Obi’s Manifesto Highlights: Hourly Minimum Wage, Health Insurance For 133 Million Nigerians

Peter Obi, the presidential candidate of the Labour Party (LP), has unveiled his eagerly-awaited manifesto. The 72-page manifesto, titled ‘It’s POssible: Our Pact with Nigerians’, was released on Sunday.
The manifesto listed seven priority areas that Obi’s administration would concentrate on if elected president.
Here are some of the highlights of the manifesto.
One of the priorities of the manifesto is to shift emphasis from production to consumption by creating a production-centred economy driven by an agrarian revolution and export-oriented industrialisation.
The former Anambra governor promised to “aggressively” pursue policies and programmes that will enhance the productivity of all sectors of the Nigerian economy.
He added that his administration would create programmes for youths in order to achieve greater synergy between their skill sets and talents.
On diversification of the economy, Obi said his administration will increase the export potential of the country’s agriculture and natural resources value chain.
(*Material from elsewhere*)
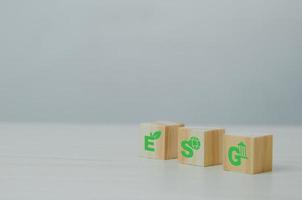 Wooden cubes with ESG Environmental Social Governance symbol on background and copy space.Business concepts. photo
The LP presidential candidate reiterated his commitment to putting a “permanent end” to incessant banditry, insurgency, kidnapping and cross-border terrorism.
He promised to increase the personnel of the armed forces, police and other security agencies, and adequately fund them in order to enhance their capacities to respond to security threats.
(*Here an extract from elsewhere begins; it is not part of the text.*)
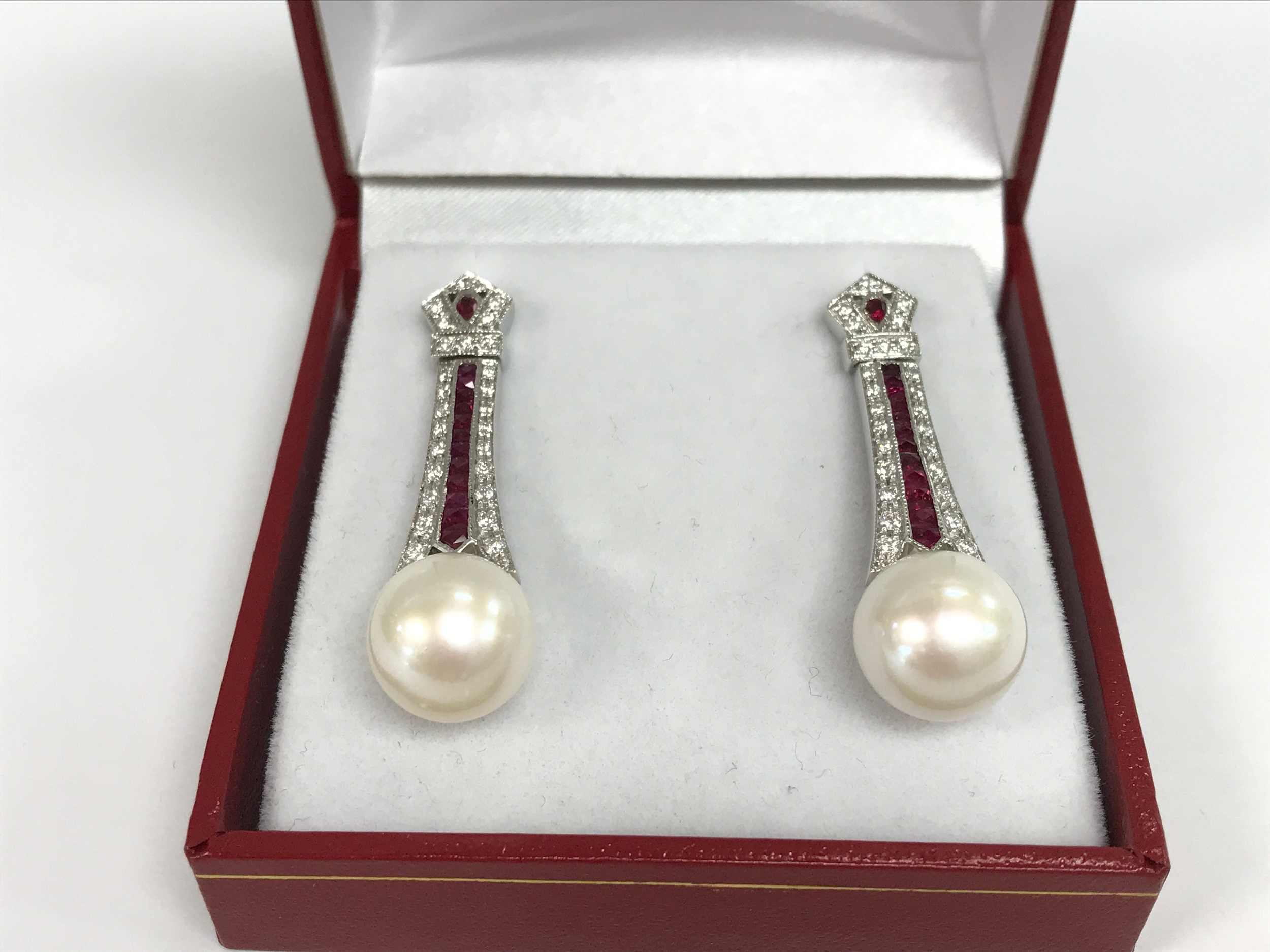 Pair of 18ct white gold art deco style drop earrings set with rubies, diamonds and cultured pearls. 1.10ct rubies and 0.53ct diamonds.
Obi promised to remove the current salary structure of the national minimum wage in which workers are being paid on a monthly basis and replace it with an “hourly productivity-based national minimum rate”.
The LP presidential candidate said private and public sector employers would pay their workers based on their actual productivity.
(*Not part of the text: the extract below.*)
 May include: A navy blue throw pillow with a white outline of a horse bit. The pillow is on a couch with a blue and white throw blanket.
In the 72-page manifesto, Obi said his administration will “critically review” the 68 items on the exclusive list and move the agreed items to the concurrent list.
He promised that within the first year of his administration, he will commence with the immediate implementation of the Stephen Oronsaye report, which recommended the merger of some ministries, departments and agencies (MDAs).
“Review all the regulatory agencies of Nigeria with a plan to gradually move away from a bureaucratic approach to incentive-based regulation that is based on cost-benefit analysis,” the manifesto said.
“In this regard, we will establish the Office of Regulatory Review in the Executive Office of the President to review and harmonise proposed regulations to ensure they pass cost-benefit analysis and enhance economic efficiency and social justice before they are enacted.
He added that he will address legislation guiding the funding access modalities to Universal Basic Education Commission (UBEC), and the Tertiary Education Trust Fund (TETFund), in order to remove prevailing bottlenecks.
On healthcare policy, he promised to provide health insurance coverage to “133 million poorest Nigerians including pregnant women, children, the aged and the disabled”.